77 % des Français de plus de 70 ans vivant en maison de retraite se disent heureux, et 93% se sentent bien entourés. Aujourd’hui, le bien-être est entré dans ces établissements qui, ne l’oublions pas, sont dédiés à des personnes nécessitant beaucoup de soins. Et c’est là tout le paradoxe.
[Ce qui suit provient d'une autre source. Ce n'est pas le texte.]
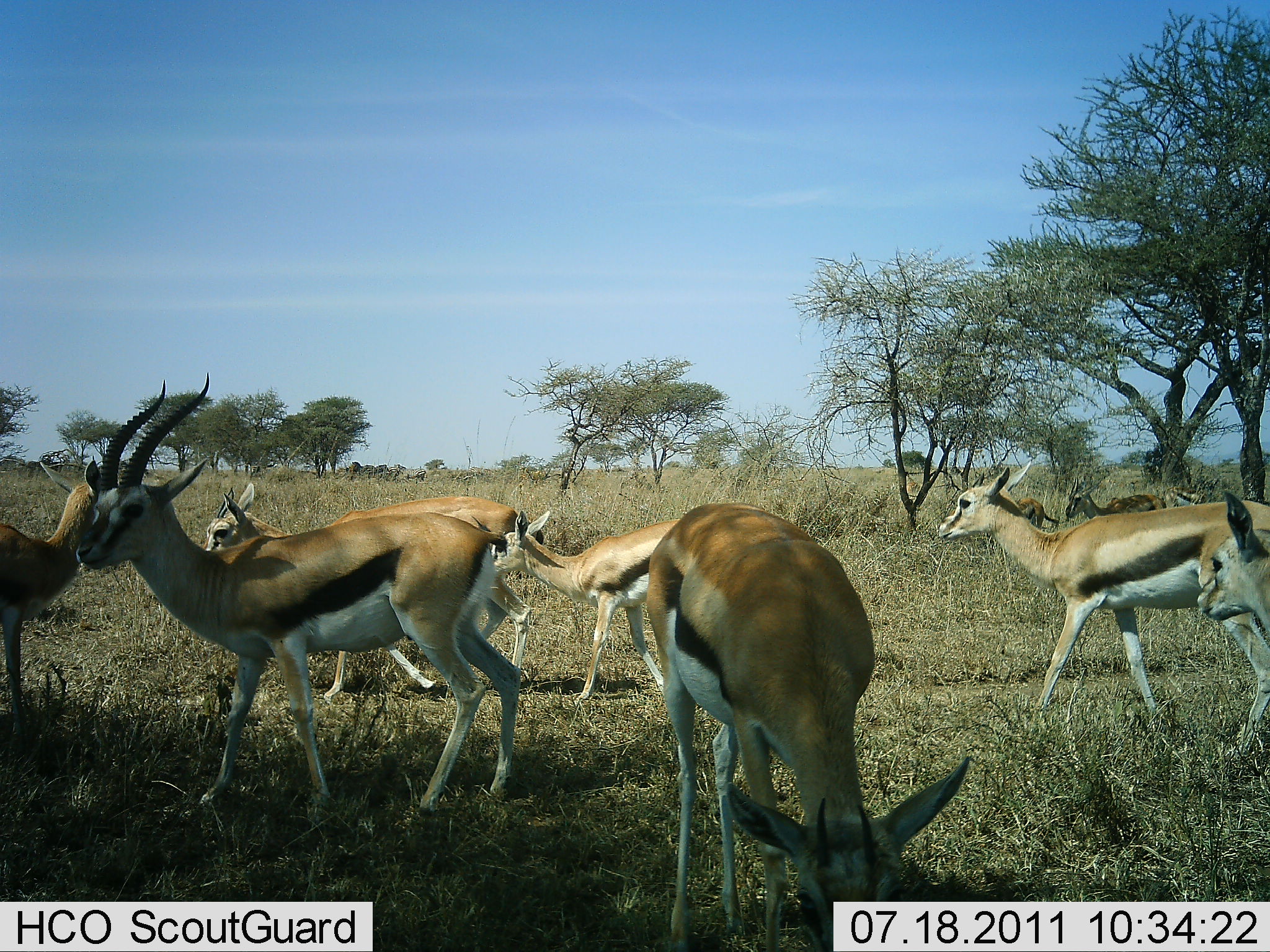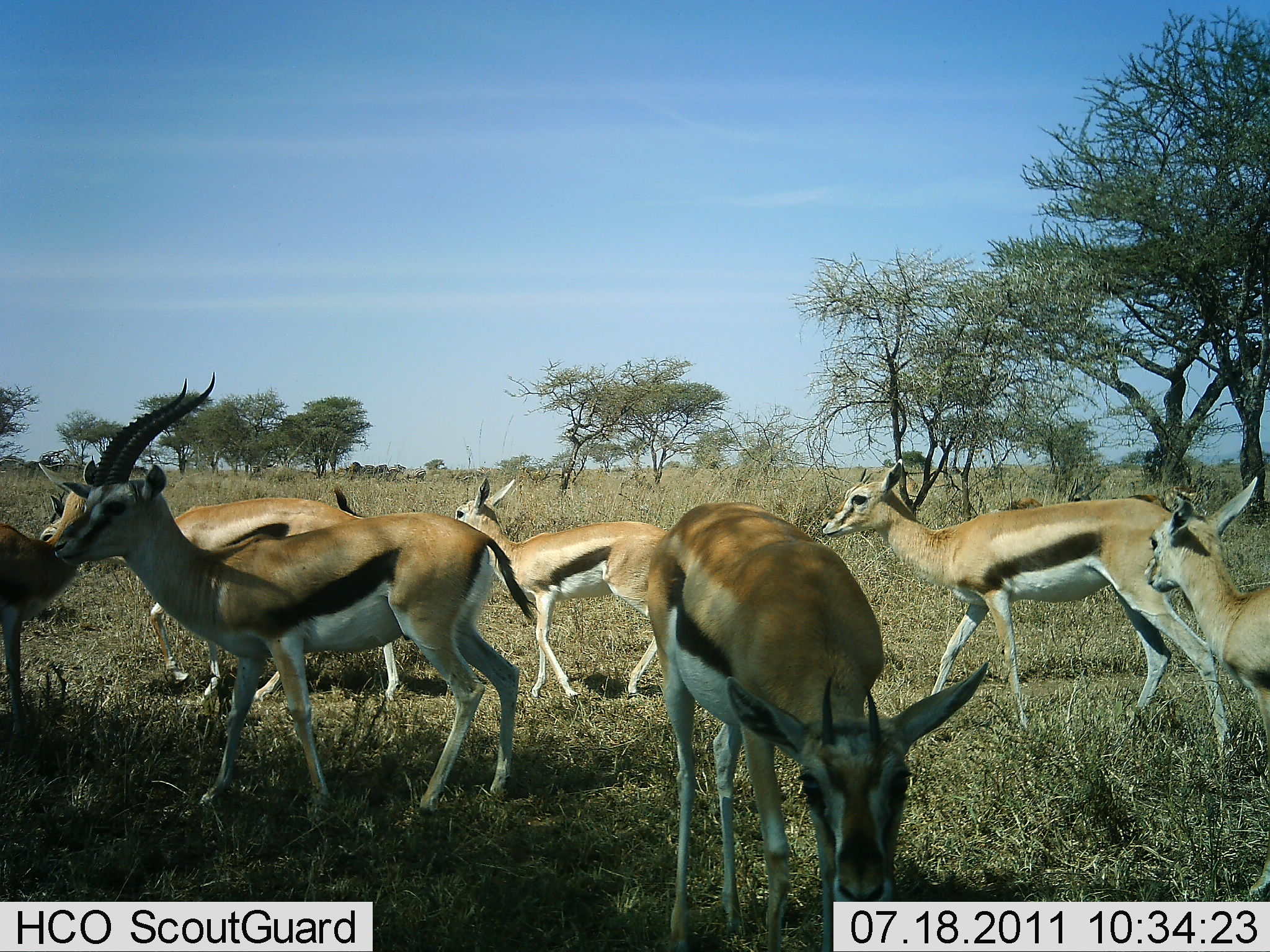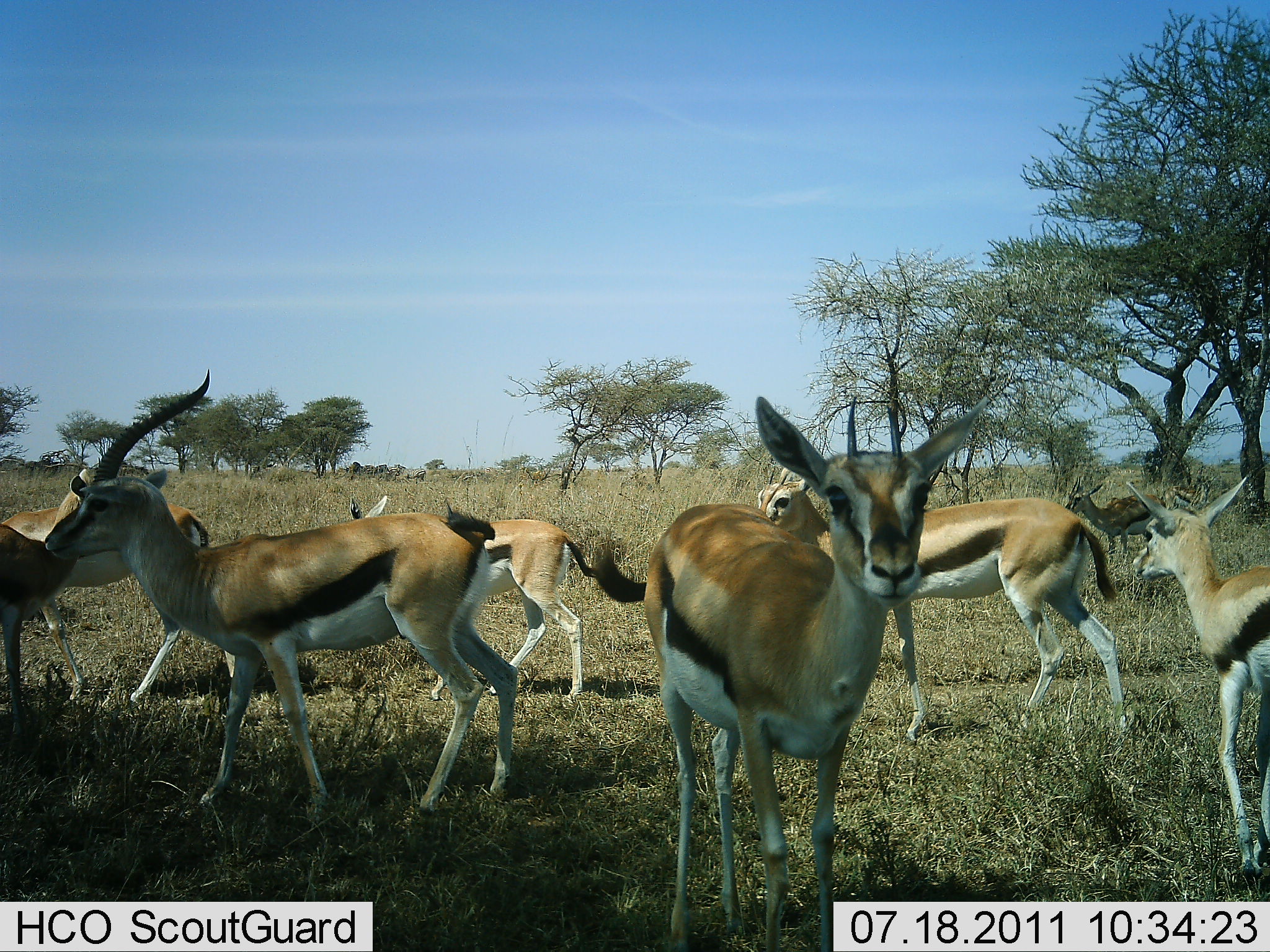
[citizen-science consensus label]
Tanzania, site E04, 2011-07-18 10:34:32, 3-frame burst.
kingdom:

Une entrée souvent difficile à anticiper

« L’arrivée en résidence se fait souvent à la suite d’un incident nécessitant un suivi médical empêchant le maintien à domicile : chute, accident cardiaque ou cérébral… continue le docteur Ponche. Cette décision se fait donc de manière contrainte, et elle peut être violente. Il est donc difficile de bien s'y préparer. » Pour autant, un important travail d’intégration a été mis en place pour adoucir le plus possible ce passage. La consultation pré-admission permet ainsi aux familles (et éventuellement au résident ) de rencontrer le personnel médical et administratif. «C‘est un moment primordial où l’on rassure tous les protagonistes et où on ébauche le projet de vie du nouvel arrivant, explique Valérie Lagrevol, directrice adjointe de cet établissement d’hébergement pour personnes âgées dépendantes (Ehpad). On rencontre souvent des personnes âgées hésitantes et des proches qui culpabilisent. À nous de bien identifier les besoins. On ne contraint pas nos aînés à nous rejoindre. Il faut que tout le monde soit d’accord sur ce qui l’attend.» Pour ces professionnels, le premier mois reste primordial. Pour le résident, c’est la découverte d’un nouvel environnement et le moment de son appropriation. Et dans ce domaine aussi, des progrès ont été faits.
 

Rencontre avec Mauricette Faucher

« Je me sens vraiment chez moi »

mauricette-1.jpg« Des problèmes de santé ont fait que je ne pouvais plus rester seule chez moi, mon mari étant décédé depuis déjà plusieurs années. Ma fille souhaitait que j’aille habiter chez elle, mais je ne voulais pas être un fardeau. Nous avons donc décidé que j’irais en maison de retraite. Je crois que c’est plus difficile pour mes proches que pour moi. J’ai pu visiter les lieux avant, rencontrer le personnel, et tout le monde m’a paru très sympathique.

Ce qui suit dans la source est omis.